• [TEXT EXCERPT]

A leading conservative thinker and legal scholar, Robert George is the product of humble beginnings: He was born and raised in Morgantown, W.Va., in a traditional Catholic family. Today, George, 48, is a member of the President's Council on Bioethics, has the ear of the White House, and is sought out by members of Congress and by Catholic Church and evangelical leaders for intellectually rigorous arguments opposing gay marriage, abortion, stem-cell research, and other political and cultural hot-button issues. Conservative historian and writer J. Thomas Lowry has called him "by far the most-read conservative professor in America."

A graduate of Swarthmore College and of Harvard Law School, George earned a doctorate in legal philosophy from Oxford University. In his most recent book, The Clash of Orthodoxies: Law, Religion, and Morality in Crisis, George, arguing as a natural-law theorist, says that the state should not be neutral about the nature and value of marriage and other matters of "public morality."

Calling marriage and the family "the basic units of society" responsible for protecting the interests of children and "transmitting ... the virtues that make possible a healthy civic life," George says that "society has a profound interest" in preserving them. He adds, "The social interest in preserving marriage as the union of a man and a woman is identical to the social interest in preserving marriage as the union of two people. If we accept that it can be something other than the union of sexually complementary partners, then we have no principled basis for assuming it is a union of two people, or five, or seven." Responding to the argument that gay couples are discriminated against because they do not have access to the legal benefits of marriage, George says that perhaps many of those benefits ought to be extended to other unmarried people, and that the question should be considered "regardless of whether they are in a sexual relationship."

Mary Ann Glendon
Professor of Law, Harvard University
(617) 495-4769

Mary Ann Glendon -- a Harvard law professor, an expert on human rights and constitutional law, the author of nine books, and a devout Catholic -- has emerged as one of the most prominent, and influential, opponents of same-sex marriage. She has advised Massachusetts Gov.

• [WRITTEN PROBLEM] In the profile of Robert George above, which university awarded him his doctorate in legal philosophy?

• [RAW DATA]
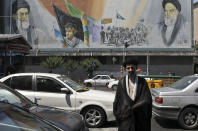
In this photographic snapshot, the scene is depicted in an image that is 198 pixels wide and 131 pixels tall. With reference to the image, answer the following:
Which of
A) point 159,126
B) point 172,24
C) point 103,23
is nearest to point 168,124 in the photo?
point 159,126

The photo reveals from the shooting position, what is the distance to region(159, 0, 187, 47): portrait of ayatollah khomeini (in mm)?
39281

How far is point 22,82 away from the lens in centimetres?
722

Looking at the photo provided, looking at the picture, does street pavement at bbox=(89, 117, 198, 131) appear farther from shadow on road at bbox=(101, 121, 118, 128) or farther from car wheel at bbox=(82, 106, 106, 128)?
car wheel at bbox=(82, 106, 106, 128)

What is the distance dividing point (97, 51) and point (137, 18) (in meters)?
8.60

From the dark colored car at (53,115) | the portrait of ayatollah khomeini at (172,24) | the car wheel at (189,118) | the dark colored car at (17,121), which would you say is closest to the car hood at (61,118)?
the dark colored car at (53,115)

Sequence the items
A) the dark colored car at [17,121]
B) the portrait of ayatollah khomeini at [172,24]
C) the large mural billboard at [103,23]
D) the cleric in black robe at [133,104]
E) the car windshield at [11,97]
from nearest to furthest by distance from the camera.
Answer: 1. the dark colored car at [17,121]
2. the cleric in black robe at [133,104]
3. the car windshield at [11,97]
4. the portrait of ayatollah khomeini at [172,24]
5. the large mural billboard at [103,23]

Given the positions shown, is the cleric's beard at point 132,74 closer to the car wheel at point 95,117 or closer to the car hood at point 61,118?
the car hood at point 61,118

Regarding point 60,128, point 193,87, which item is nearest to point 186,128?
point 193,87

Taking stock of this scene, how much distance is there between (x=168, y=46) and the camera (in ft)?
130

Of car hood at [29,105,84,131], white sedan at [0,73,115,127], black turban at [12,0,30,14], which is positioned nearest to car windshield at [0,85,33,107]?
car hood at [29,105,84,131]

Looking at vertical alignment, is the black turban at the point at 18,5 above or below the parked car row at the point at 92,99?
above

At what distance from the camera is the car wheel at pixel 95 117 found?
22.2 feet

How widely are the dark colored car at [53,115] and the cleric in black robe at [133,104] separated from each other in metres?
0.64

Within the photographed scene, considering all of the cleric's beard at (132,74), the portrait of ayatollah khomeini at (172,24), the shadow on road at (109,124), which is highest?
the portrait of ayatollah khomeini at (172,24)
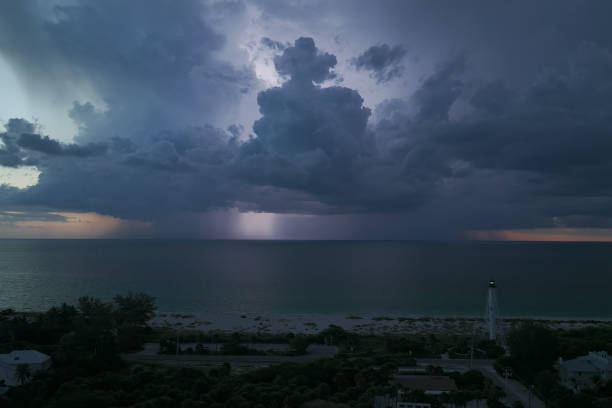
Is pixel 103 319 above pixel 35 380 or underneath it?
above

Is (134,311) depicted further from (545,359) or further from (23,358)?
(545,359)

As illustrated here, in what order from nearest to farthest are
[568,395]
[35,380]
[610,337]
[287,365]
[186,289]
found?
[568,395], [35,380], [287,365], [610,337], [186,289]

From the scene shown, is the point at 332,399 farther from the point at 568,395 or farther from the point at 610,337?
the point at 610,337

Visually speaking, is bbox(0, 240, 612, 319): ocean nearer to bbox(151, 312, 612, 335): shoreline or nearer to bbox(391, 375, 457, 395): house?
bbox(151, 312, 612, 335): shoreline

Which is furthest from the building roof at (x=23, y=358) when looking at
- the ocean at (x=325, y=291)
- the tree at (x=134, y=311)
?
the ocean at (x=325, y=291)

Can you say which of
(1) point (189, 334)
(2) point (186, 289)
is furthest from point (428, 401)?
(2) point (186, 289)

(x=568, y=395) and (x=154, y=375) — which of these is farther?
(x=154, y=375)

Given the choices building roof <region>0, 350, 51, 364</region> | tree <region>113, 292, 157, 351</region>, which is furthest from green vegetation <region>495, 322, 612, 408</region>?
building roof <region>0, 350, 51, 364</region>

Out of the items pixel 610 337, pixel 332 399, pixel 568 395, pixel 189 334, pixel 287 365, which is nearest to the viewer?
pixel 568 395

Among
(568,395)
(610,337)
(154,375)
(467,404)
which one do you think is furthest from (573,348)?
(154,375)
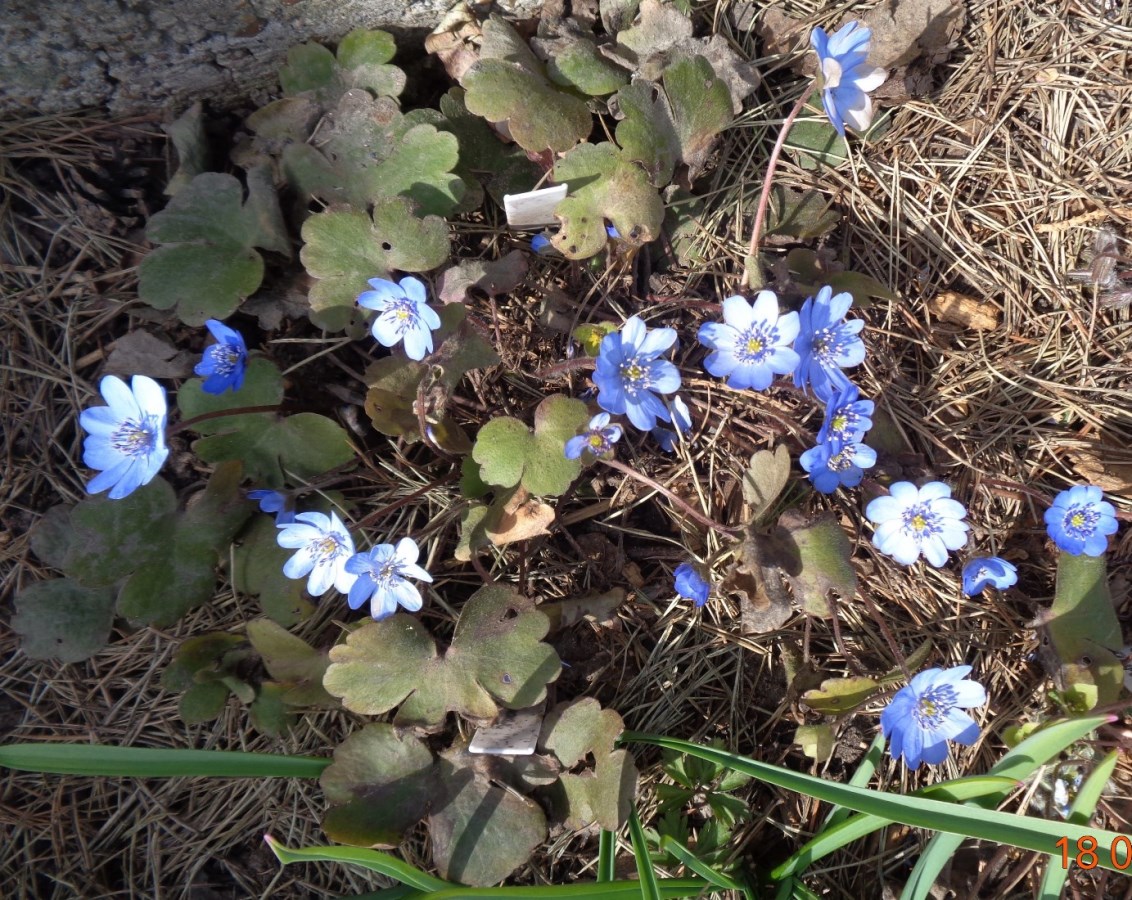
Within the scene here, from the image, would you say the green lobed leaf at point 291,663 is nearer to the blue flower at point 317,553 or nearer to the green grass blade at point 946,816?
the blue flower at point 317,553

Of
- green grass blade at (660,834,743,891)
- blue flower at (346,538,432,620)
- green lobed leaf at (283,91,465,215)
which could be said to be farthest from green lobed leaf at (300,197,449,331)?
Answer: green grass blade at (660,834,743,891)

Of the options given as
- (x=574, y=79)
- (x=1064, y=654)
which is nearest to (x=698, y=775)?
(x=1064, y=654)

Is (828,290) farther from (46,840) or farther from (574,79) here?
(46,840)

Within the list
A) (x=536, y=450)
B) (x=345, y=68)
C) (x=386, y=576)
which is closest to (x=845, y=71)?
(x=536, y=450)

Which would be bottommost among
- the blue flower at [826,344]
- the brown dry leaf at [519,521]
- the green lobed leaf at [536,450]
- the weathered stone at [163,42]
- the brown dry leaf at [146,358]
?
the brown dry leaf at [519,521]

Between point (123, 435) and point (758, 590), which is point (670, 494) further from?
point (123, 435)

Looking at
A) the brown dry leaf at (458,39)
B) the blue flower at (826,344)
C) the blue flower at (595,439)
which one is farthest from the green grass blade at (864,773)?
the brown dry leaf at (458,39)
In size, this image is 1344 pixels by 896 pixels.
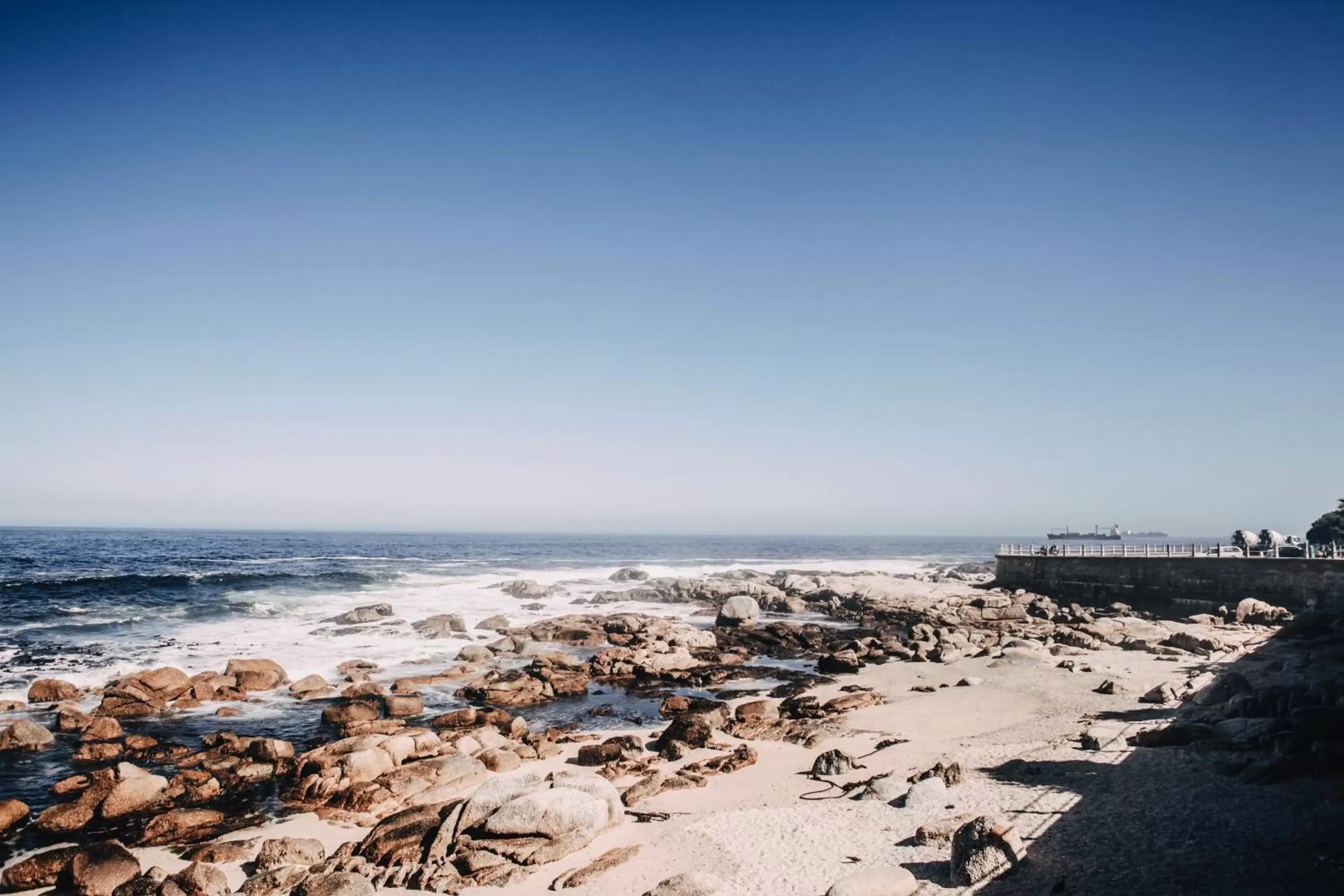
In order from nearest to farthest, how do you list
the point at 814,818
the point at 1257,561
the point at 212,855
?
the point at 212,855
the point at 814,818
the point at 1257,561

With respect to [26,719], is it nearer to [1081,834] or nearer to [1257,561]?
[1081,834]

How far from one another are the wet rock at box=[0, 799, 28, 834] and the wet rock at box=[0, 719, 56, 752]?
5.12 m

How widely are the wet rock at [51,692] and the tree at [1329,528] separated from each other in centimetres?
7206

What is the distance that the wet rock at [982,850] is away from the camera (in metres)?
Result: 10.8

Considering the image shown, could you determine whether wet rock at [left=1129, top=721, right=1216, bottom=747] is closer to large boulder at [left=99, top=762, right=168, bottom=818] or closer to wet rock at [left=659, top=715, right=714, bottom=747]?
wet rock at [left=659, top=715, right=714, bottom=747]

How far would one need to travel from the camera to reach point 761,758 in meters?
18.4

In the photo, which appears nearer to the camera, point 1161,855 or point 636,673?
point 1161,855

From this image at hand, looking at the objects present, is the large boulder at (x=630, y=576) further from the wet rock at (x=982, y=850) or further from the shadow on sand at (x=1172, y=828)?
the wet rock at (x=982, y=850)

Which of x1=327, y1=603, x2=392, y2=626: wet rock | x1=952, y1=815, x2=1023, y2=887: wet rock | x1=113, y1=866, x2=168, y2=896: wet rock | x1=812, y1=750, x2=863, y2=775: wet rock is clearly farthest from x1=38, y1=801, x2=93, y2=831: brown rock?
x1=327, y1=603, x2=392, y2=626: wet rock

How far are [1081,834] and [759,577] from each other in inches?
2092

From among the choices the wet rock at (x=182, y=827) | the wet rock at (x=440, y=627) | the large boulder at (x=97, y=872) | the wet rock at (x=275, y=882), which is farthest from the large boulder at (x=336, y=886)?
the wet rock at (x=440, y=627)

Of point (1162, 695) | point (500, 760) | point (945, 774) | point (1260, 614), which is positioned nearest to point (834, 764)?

• [ANSWER TO THE EXERCISE] Oxford University